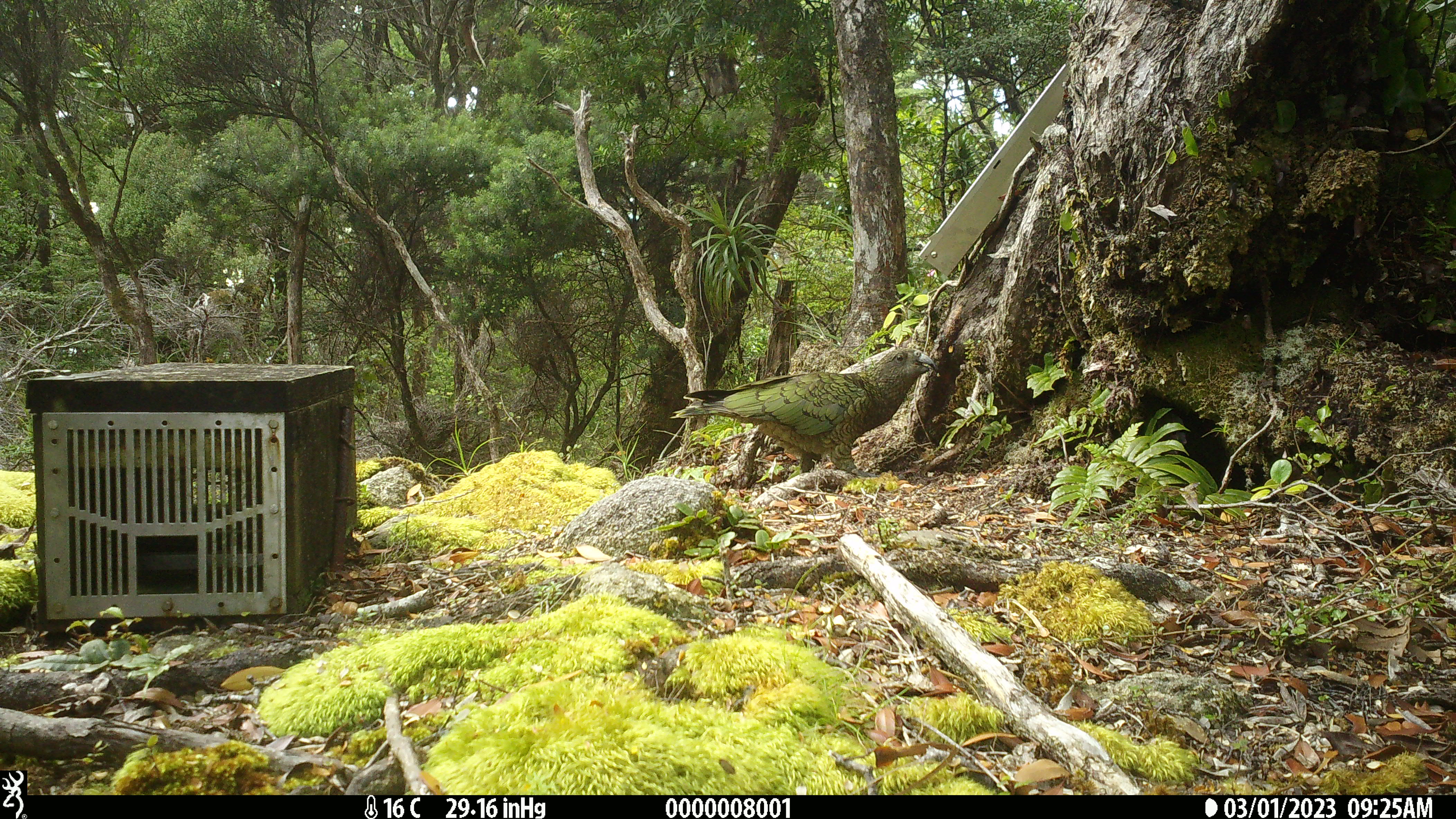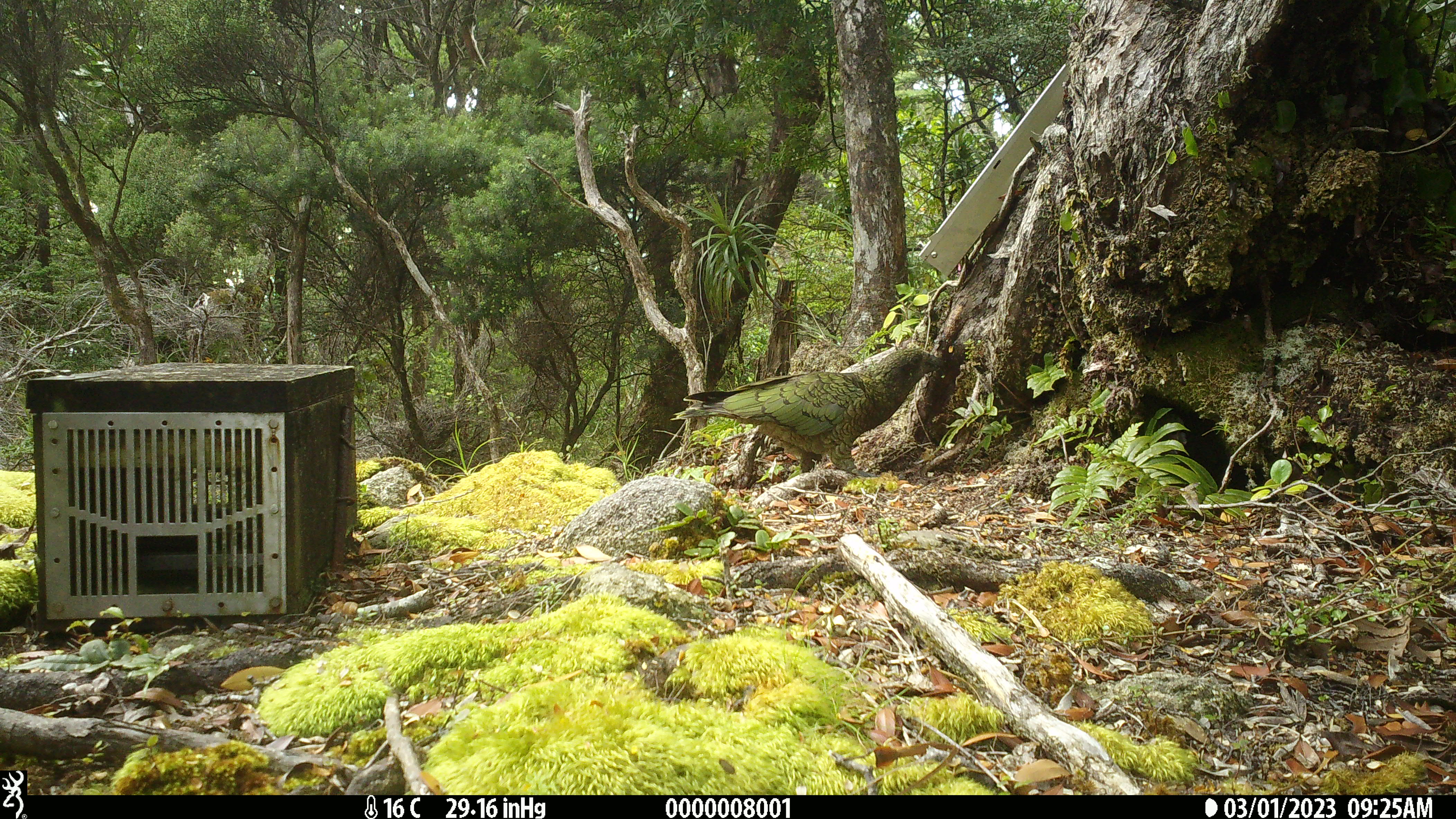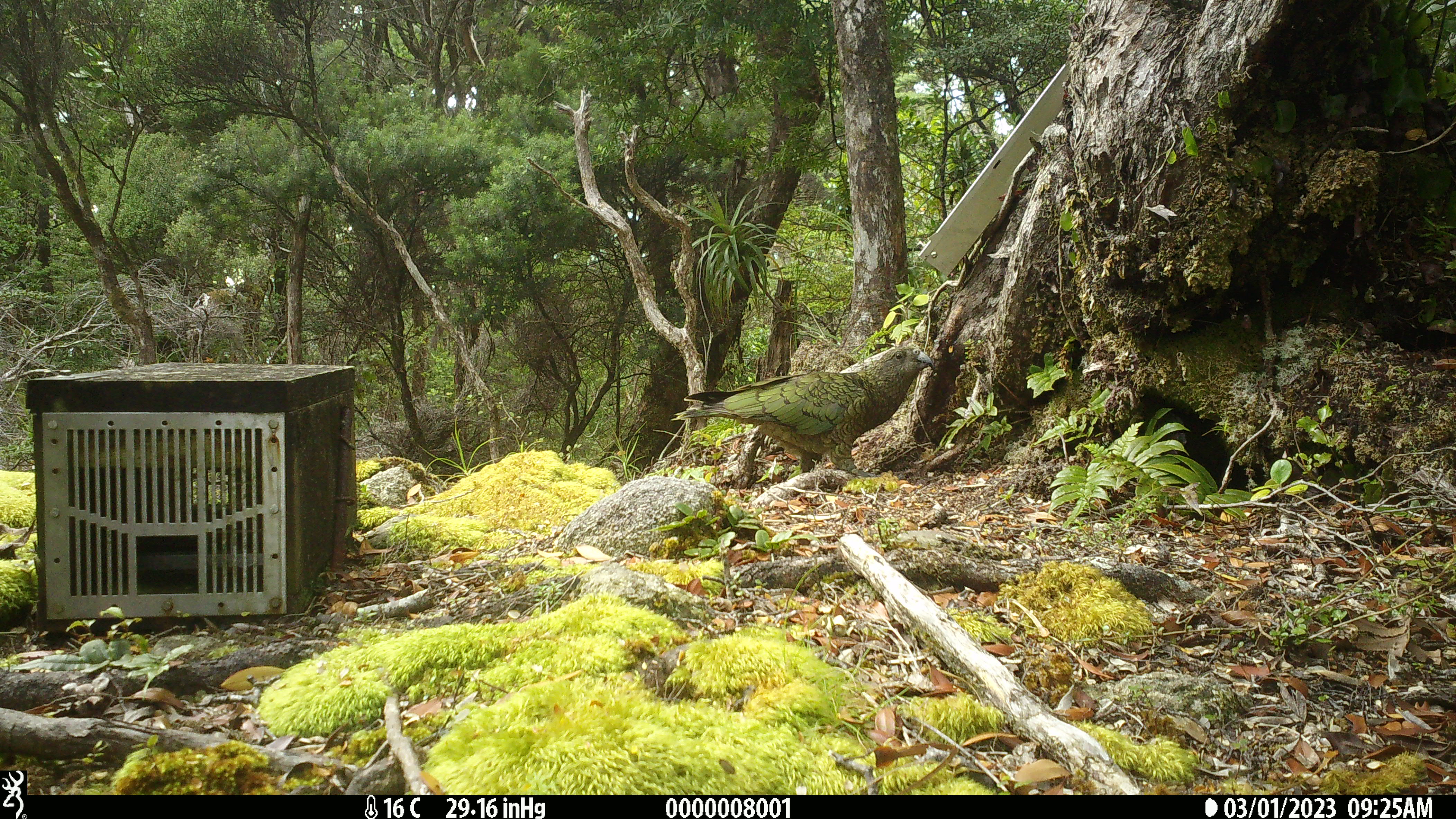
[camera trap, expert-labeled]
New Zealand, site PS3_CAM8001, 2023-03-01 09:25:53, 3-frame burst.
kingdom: Animalia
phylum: Chordata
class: Aves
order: Psittaciformes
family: Strigopidae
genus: Nestor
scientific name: Nestor notabilis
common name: kea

========================================================================

### Problem requirements
Reproduce the whole listing above character for character; pictures do not belong in it.

### Result of this exercise
[camera trap, expert-labeled]
New Zealand, site PS3_CAM8001, 2023-03-01 09:25:53, 3-frame burst.
kingdom: Animalia
phylum: Chordata
class: Aves
order: Psittaciformes
family: Strigopidae
genus: Nestor
scientific name: Nestor notabilis
common name: kea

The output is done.